Chasse matinale avec Violier

Un héritage de l’Hôtel de Ville, à Crissier, et de ses pères spirituels, Benoît Violier (décédé en 2016) et Franck Giovannini. «Ils m’ont tout appris dans la rigueur, la réalisation du geste parfait et la recherche de l’excellence. Il ne faut pas se le cacher, c’était dur. J’ai vécu des heures sombres, au tout début. Et puis, quand Benoît Violier me donnait rendez-vous dimanche à 3 heures du matin pour chasser, je me demandais ce que je faisais là, un jour de congé, à porter un chamois et gravir une paroi rocheuse.» Il sourit. «C’est un modèle. J’aurais aimé qu’il connaisse mon restaurant.»

Il est 18 h 30 à L’Arcane. Six personnes s’affairent pour la mise en place du service du soir dans la cabane, surnom de leur cuisine minuscule et surchauffée. «Au moins il y a une bonne ambiance, on se serre littéralement les coudes.» Paris fond sous 30 degrés, la brigade sue. «Quand des pâtissiers de grandes maisons voient la taille de la cuisine et la température, ils partent en courant. J’ai du mal à recruter.» Des projets d’agrandissement sont dans l’air.

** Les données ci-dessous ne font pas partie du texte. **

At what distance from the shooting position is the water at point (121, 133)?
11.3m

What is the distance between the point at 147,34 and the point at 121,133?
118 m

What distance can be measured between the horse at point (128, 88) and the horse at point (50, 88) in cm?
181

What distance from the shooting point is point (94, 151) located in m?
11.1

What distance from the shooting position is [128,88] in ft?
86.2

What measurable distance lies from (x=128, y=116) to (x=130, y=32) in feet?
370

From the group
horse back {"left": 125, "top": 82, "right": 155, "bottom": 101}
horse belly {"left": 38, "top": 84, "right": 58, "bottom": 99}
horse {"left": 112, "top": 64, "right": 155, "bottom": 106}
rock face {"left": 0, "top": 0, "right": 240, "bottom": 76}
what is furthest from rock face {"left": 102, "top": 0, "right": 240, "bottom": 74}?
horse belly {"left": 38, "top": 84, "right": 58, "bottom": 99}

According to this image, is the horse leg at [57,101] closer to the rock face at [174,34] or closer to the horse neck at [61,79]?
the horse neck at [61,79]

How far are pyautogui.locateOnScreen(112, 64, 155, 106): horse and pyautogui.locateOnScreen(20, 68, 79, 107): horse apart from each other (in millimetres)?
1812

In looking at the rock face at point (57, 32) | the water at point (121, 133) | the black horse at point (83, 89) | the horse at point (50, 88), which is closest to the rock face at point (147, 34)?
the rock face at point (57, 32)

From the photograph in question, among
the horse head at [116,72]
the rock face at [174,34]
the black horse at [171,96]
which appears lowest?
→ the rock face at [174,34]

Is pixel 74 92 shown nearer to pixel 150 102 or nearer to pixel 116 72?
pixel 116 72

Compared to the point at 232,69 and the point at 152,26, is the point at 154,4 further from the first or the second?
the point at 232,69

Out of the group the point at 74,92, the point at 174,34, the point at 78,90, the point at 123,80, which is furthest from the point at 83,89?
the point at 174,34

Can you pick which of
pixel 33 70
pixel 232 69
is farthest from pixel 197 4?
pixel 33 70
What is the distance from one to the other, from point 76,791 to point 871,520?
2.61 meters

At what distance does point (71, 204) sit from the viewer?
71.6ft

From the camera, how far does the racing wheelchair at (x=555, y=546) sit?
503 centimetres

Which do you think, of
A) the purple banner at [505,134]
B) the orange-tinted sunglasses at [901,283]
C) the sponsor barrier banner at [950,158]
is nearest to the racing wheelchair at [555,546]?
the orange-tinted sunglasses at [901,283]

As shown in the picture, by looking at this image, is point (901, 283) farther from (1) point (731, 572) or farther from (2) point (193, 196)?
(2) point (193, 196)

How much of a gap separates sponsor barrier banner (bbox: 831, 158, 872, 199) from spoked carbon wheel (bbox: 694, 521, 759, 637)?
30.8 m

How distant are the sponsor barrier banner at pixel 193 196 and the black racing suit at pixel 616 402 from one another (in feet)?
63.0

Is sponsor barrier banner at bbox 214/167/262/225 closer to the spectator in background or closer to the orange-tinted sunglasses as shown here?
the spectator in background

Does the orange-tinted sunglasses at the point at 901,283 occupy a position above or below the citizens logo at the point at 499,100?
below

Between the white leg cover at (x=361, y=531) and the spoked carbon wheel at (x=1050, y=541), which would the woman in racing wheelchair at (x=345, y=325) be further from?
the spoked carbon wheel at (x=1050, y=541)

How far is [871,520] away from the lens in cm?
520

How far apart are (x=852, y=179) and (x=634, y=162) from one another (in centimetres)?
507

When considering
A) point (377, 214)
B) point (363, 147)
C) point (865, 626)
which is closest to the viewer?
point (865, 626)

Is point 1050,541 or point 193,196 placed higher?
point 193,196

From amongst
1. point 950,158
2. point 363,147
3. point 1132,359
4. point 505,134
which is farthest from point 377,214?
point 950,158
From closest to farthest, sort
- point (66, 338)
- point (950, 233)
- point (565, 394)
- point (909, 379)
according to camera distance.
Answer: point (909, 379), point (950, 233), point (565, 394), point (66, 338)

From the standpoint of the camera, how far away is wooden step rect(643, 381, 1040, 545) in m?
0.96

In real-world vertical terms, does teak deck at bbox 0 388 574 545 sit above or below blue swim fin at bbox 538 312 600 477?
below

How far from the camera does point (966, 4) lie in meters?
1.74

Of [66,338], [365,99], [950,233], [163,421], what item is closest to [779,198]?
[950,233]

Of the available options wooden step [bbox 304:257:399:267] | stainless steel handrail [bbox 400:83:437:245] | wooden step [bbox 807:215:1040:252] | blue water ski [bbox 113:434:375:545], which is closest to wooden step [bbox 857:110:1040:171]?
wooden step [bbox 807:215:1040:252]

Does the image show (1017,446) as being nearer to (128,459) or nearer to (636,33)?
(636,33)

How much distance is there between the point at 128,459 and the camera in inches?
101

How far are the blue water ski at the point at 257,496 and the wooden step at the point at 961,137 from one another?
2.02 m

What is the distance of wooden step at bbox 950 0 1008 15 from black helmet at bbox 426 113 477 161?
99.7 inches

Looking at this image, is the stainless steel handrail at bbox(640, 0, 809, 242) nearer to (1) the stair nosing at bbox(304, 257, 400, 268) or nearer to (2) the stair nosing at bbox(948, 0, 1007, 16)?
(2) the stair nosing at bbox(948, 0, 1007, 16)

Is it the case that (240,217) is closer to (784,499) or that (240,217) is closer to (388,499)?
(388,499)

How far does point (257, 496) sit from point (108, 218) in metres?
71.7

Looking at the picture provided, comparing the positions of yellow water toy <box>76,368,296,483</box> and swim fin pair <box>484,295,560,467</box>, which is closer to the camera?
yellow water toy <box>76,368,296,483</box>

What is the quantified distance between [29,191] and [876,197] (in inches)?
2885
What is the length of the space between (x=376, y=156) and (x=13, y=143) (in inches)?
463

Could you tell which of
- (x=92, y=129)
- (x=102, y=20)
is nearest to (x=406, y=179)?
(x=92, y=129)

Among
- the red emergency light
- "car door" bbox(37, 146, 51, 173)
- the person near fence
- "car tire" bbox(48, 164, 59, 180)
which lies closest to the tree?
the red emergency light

L’ambiance derrière les fourneaux est concentrée mais zen. «Je me suis fait hurler dessus par des chefs caractériels, j’ai vu des commis traités de façon abominable. Je suis très attaché au respect des employés.» Sa brigade décrit un chef atypique, enjoué, proche de son équipe. «Exigeant mais patient, résume un commis. On apprend dans la positivité et la bienveillance.»

L’ascension de Laurent Magnin n’a pas échappé aux producteurs de «Top Chef». «On m’a proposé de participer. Je ne dénigre pas – je regarde l’émission –, mais ce n’est pas quelque chose qui me correspond. Je ne suis pas quelqu’un de très expressif, qui va en faire trois tonnes quand il a réussi son œuf au plat. Je ne pense pas avoir les talents d’Actors Studio nécessaires pour la télévision.»

La rencontre s’achève par l’essentiel: le repas. Quelques jours avant la fermeture estivale de L’Arcane, nous avons le bonheur de déguster un carpaccio de saumon rafraîchi au ponzu, cacahuètes, sorbet à la citronnelle et baies Magao; de l’aiguillette de saint-pierre, avocat en tempura, pickles de radis rose et lime du désert; du homard bleu de Bretagne, fenouil sauvage, perles de yuzu et jus de carapace; de la canette de Challens, houmous, girolles et amandes fraîches, polenta au gruyère; une panna cotta à la pistache, cerises saisies au gin et sorbet végétal. Tout est dit.